*SET PROBLEM*
Write out only the lines running from the one that contains "What is the measured gap" to the end of the material, both ends included.

· · · · · · ·

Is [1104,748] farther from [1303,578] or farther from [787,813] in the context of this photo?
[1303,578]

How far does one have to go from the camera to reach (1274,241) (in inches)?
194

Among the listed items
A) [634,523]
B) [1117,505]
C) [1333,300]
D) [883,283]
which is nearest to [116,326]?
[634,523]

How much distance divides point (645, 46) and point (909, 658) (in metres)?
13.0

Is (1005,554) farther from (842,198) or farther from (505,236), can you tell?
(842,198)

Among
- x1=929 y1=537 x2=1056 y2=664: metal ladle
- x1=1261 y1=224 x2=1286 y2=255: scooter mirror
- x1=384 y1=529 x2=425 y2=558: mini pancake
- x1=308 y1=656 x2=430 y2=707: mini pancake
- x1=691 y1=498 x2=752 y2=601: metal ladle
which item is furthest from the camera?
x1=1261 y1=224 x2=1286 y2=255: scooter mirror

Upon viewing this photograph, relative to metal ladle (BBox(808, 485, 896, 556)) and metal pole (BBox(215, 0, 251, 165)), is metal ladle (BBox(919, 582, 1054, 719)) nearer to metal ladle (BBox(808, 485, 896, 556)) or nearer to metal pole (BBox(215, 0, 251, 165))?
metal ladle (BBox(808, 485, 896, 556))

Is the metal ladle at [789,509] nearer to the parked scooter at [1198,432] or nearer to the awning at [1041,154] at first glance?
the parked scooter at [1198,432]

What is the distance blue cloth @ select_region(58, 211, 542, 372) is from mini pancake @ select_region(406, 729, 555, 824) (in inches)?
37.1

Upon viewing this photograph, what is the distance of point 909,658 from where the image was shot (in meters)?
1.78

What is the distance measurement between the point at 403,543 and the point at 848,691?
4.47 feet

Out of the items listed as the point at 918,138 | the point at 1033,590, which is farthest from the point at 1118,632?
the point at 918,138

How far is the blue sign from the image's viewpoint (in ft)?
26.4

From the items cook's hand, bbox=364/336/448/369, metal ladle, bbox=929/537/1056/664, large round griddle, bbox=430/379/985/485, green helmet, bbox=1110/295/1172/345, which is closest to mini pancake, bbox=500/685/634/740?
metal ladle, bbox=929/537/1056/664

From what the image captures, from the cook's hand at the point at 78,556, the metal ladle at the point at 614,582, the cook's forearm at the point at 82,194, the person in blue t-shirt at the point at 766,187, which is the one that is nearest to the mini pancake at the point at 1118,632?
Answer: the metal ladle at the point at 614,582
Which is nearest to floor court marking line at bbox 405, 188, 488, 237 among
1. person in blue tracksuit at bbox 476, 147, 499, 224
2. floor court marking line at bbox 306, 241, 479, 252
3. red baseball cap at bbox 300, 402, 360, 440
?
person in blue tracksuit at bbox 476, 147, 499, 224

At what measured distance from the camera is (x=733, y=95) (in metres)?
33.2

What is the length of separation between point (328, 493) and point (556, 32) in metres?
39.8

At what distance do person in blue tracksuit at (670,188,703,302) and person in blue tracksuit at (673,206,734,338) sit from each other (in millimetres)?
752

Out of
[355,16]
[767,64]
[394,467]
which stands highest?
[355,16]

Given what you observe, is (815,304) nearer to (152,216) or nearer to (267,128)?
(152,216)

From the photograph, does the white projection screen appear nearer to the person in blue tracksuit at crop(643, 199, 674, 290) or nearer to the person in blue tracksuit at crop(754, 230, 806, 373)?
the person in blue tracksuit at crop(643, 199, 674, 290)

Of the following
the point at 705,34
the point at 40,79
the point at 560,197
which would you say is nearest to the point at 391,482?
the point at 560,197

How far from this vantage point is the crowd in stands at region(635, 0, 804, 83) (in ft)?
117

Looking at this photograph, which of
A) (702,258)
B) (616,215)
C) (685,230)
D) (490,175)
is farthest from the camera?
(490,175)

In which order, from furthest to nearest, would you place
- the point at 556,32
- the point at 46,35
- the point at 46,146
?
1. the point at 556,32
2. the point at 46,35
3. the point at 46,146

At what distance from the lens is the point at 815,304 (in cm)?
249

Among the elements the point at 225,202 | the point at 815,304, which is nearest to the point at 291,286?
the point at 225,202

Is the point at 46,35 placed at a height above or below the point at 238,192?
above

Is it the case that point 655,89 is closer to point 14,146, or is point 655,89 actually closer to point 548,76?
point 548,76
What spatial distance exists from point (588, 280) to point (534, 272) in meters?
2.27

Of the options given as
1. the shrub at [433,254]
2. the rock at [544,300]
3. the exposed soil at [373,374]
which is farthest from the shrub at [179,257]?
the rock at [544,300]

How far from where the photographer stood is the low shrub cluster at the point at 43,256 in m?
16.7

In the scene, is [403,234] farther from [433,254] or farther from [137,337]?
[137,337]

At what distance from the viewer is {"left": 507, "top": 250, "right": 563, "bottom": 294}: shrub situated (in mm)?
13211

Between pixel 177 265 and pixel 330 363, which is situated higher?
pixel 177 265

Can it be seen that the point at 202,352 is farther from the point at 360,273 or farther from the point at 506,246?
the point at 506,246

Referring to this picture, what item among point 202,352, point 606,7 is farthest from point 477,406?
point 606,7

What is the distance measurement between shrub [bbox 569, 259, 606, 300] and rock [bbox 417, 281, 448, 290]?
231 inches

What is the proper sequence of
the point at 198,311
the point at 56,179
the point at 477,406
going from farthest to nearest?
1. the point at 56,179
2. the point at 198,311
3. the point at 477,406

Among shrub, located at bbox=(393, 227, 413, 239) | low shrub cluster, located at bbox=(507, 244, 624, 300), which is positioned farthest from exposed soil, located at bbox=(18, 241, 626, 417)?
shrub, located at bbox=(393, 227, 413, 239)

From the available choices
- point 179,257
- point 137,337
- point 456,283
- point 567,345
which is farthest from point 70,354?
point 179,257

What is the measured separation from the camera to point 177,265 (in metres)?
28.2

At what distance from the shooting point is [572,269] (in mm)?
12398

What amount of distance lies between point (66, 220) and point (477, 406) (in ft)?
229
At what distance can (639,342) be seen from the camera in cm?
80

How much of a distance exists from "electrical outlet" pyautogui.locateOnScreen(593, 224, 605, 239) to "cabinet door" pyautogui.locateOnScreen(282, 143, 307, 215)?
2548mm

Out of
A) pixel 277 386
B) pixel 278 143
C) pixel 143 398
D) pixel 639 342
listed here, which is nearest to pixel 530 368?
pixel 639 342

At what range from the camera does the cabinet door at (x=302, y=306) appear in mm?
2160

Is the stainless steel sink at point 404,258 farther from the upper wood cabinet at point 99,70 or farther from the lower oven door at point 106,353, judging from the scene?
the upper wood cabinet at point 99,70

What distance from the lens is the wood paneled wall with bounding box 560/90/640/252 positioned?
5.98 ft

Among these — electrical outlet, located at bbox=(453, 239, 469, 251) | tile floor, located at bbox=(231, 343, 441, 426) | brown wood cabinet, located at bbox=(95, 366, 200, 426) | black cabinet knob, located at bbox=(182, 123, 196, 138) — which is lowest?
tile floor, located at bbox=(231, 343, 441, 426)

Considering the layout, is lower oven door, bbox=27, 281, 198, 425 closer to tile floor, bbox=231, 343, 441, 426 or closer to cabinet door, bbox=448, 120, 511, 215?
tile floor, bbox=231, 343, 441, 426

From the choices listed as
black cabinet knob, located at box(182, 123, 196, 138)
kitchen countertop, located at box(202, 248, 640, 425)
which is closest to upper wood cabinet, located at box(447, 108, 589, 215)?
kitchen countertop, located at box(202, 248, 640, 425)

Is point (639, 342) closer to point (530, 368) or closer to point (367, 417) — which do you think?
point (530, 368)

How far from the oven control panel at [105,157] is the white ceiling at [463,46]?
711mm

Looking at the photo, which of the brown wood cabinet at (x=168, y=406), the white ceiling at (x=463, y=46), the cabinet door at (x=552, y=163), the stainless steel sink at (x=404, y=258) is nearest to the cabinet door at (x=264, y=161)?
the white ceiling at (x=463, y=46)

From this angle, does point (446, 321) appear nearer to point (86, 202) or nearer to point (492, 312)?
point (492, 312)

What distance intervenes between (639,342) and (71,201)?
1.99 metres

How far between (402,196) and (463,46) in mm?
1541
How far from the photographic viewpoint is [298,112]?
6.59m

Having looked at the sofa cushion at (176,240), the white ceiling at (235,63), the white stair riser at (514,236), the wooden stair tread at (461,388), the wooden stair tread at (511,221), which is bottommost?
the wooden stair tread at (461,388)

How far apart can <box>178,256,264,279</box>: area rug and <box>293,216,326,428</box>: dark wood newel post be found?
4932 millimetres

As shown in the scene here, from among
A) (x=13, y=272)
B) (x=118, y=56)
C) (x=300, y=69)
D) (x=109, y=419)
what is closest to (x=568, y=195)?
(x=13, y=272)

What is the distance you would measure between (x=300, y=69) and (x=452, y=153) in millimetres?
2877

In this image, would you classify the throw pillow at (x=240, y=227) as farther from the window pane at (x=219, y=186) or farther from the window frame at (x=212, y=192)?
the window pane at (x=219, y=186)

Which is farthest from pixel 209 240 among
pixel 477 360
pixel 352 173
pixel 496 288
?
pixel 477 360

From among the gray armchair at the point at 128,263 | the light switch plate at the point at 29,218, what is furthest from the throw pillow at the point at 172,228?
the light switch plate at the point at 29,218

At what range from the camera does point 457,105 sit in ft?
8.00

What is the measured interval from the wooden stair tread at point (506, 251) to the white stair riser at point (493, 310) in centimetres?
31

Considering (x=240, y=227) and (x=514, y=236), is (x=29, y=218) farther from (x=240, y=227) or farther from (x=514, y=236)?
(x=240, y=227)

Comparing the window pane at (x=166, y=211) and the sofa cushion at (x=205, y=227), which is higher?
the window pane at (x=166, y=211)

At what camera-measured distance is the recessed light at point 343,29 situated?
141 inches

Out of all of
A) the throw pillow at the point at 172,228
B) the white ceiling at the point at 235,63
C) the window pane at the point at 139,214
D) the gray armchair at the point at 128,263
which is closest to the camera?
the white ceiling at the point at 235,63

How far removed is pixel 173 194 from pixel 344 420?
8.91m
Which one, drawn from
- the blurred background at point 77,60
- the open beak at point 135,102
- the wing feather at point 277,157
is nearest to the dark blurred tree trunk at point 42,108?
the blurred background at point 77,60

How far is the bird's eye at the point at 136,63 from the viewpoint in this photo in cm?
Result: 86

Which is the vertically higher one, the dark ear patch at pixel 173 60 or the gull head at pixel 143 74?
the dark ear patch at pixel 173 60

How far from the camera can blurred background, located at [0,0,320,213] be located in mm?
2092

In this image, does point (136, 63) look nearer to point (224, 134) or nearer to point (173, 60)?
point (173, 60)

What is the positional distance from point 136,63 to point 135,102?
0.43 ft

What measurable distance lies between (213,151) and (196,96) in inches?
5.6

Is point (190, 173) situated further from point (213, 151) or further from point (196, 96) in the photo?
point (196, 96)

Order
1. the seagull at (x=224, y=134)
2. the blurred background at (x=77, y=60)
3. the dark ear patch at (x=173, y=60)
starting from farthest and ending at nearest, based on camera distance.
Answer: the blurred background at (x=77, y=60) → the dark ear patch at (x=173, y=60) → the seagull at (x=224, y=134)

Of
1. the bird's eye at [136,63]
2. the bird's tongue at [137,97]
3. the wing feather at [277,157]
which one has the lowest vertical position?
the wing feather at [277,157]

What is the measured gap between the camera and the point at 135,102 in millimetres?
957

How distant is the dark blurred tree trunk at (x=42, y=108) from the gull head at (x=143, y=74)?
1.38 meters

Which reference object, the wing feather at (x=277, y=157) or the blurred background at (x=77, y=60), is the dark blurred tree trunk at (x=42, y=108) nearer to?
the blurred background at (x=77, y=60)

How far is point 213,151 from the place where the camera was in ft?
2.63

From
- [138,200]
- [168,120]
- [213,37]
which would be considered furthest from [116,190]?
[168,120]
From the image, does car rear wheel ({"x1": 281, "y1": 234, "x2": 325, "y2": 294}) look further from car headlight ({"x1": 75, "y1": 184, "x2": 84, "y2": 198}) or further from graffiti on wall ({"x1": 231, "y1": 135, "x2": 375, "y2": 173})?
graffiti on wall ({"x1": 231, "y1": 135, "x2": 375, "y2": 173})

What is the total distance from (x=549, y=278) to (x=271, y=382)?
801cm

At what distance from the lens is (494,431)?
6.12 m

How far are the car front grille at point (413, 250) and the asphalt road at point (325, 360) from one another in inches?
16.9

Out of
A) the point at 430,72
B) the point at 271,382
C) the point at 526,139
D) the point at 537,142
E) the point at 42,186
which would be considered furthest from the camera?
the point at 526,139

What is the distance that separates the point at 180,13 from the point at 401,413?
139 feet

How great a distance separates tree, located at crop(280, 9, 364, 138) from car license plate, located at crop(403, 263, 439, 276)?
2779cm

· · · · · · ·

*RESPONSE FOR THIS EXERCISE*
What is the measured gap between the camera and the point at 135,102 in millimetres?
957

How distant is the dark blurred tree trunk at (x=42, y=108) from the gull head at (x=143, y=74)?
1.38 meters

Which reference object, the wing feather at (x=277, y=157) or the blurred background at (x=77, y=60), is the dark blurred tree trunk at (x=42, y=108) nearer to?
the blurred background at (x=77, y=60)

How far is point 213,151 from the place where the camera was in ft?
2.63

From
- [138,200]
- [168,120]
- [213,37]
which would be considered furthest from [116,190]?
[168,120]
From the image, does car rear wheel ({"x1": 281, "y1": 234, "x2": 325, "y2": 294}) look further from car headlight ({"x1": 75, "y1": 184, "x2": 84, "y2": 198}) or further from graffiti on wall ({"x1": 231, "y1": 135, "x2": 375, "y2": 173})?
graffiti on wall ({"x1": 231, "y1": 135, "x2": 375, "y2": 173})

What is the total distance from (x=549, y=278) to (x=271, y=382)?
801cm

At what distance from the lens is (494,431)?
6.12 m

How far are the car front grille at point (413, 250) and the asphalt road at point (325, 360) from one another in inches?
16.9

Out of
A) the point at 430,72
B) the point at 271,382
C) the point at 526,139
D) the point at 537,142
E) the point at 42,186
which would be considered furthest from the camera?
the point at 526,139

What is the distance that separates the point at 180,13 from the point at 401,413?
139 feet

How great a distance separates tree, located at crop(280, 9, 364, 138) from car license plate, located at crop(403, 263, 439, 276)?
2779cm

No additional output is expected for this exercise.